My train of thoughts was interrupted by a another guest participant, an experienced and high-ranking officer with a background including time in the armoured units. He noted that AMV lacks the armament to meet the armoured spearhead of the enemy, and as such it is of little value in combat. My impression was that he felt that the question was settled with this short and snappy interruption.
I didn’t agree, and argued that firepower alone can’t be the sole measure when judging the fighting value on a unit level. Building the argument around fire-mobility-protection felt like a too simplistic approach, and I clarified that I obviously did not wish to replace our mechanised units with motorised infantry. After this, I repeated that we still should see the value of this kind of units. The AMV units can on their own wheels regroup between e.g. Revingehed [home garrison of the P 7 Southern Scania regiment] to Gothenburg/Stockholm while still maintaining most of its combat value. This is significantly harder for the tracked Leopard 2/CV 90 battalions. In addition I argued that a dismounted infantry battalion given a few hours of preparation could throw up a defence that certainly would give a mechanised attacker a significant headache.
The discussion ended when the other officer rhetorically asked ‘Sure they might arrive first, but what can they really do after they have arrived?’ I decided not to pursue the discussion further. Partly because I felt uncomfortable with an experienced colleague categorically rejecting my opinion, and partly because no-one else in the group joined in the discussion. None of the students in the course or the other participants seemed to have an opinion in the question.
My opinion is that the AMV as a vehicle has a poor combat value against enemy tanks and infantry fighting vehicles. This can be determined even by a simple visual inspection. If one uses AMV in combat in the same way as a CV 9040 one will come in second if the enemy wields anything heavier than a BMD.
But the fact that a unit type poorly used makes you lose a battle can hardly be said to make the unit type useless for homeland defence?

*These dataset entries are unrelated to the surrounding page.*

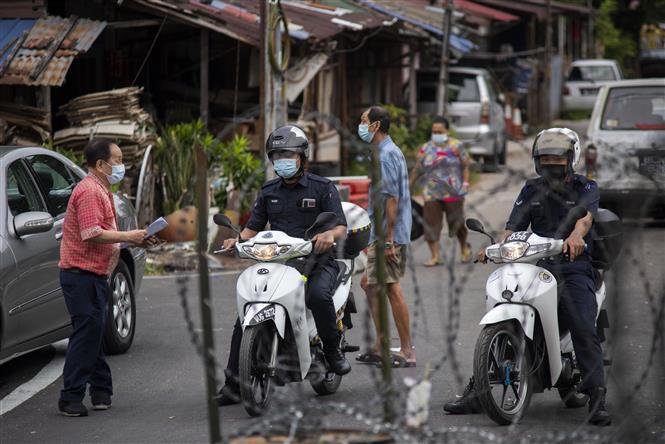 Cảnh sát tuần tra nhắc nhở người dân thực hiện các quy định phòng dịch tại Kuala Lumpur, Malaysia, ngày 24-7-2021. Ảnh: THX/TTXVN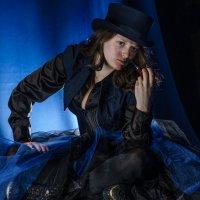 Дама в синем :: Олег Дроздов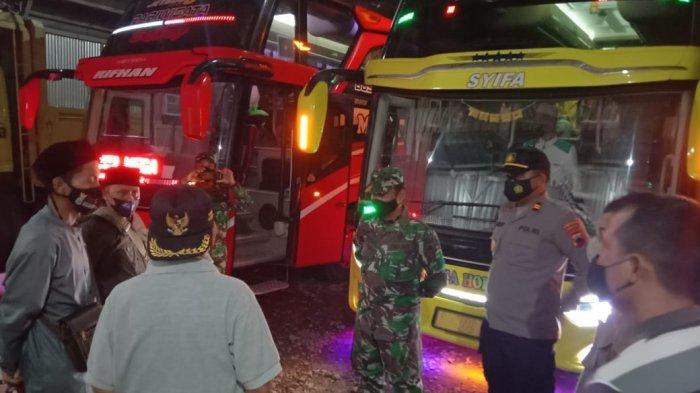 Rombongan Ziarah di Purbalingga Menolak Jalani Rapid Antigen, Petugas Kejar dan Hadang Bus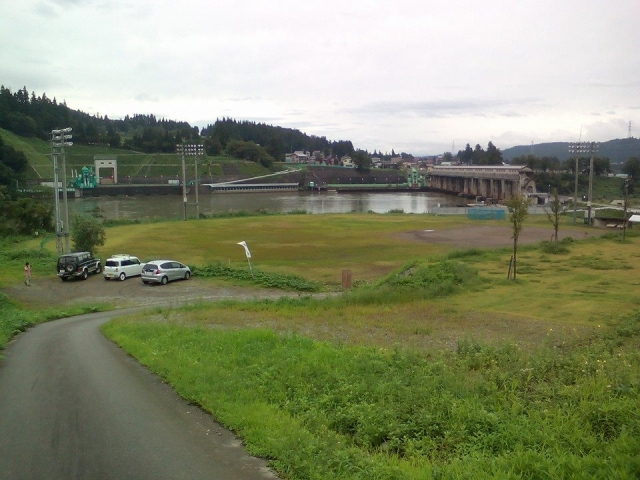 JR信濃川発電所の宮中ダムのそば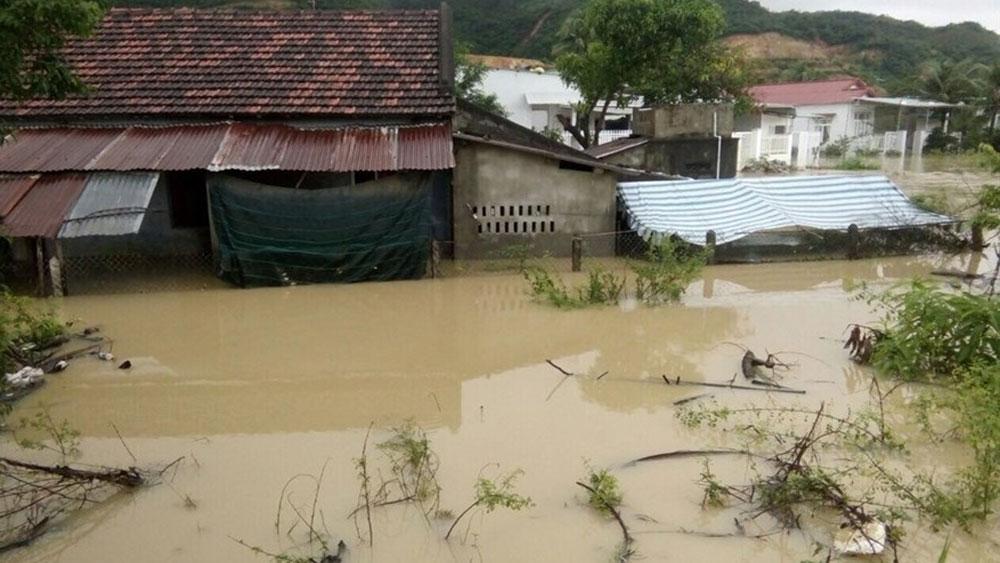 Vùng áp thấp suy yếu từ bão số 9 Usagi tiếp tục gây mưa rất to ở Trung Bộ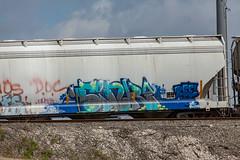 (o texano) Tags: houston texas graffiti trains freights bench benching sink zee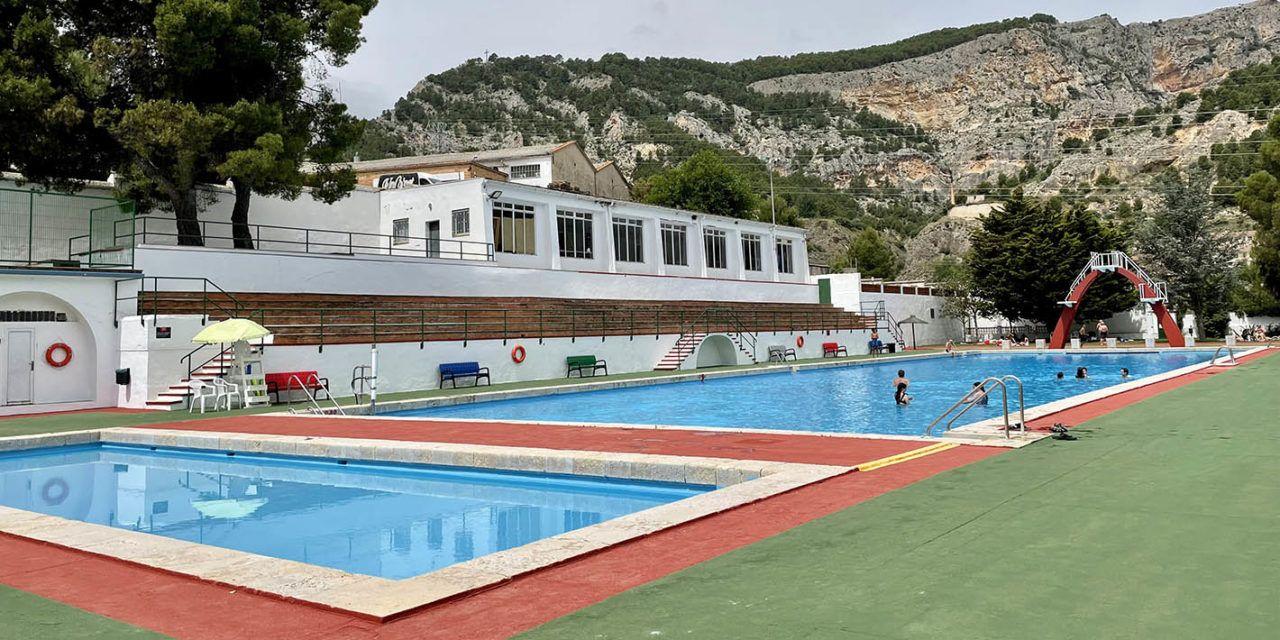 Més de 6.000 accessos a les piscines municipals d'Alcoi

The main weapon of the AMV battalions is not their vehicles, but the weapon systems carried inside them. Soldiers, machine guns, anti-tank weapons, mines, and systems for indirect fire. These, together with the mobility offered by the AMV, can create excellent units for those that can use them in the correct way. The whole issue should boil down to the simple question of using tactics suitable for the unit type, as well as training and exercises for the members of the unit in question.
There are obviously several possible enhancements in the AMV units before we can get the most out of their combat value! But to dismiss them because they lack vehicle mounted gun barrels or tracks is to look at an infantry unit from an armoured perspective! It might be an unavoidable consequence of the infantry having been disbanded for all practical purposes for 15 years, but it is rather unflattering for the one doing so.
AMV gives us motorised infantry units with a high level of protection and very good mobility over large areas. It does not provide us with armoured units with high firepower and good off-road mobility. But I will argue that a diversified vehicle park gives the Army more tools in the toolbox, thereby creating more freedom of action.
By combining the mobility and the ability to take key terrain early of the AMV battalions with the Leopard 2/CV 90 battalions’ superior off-road mobility and firepower we can create an asymmetric threat which will be very tough to face for the attacker.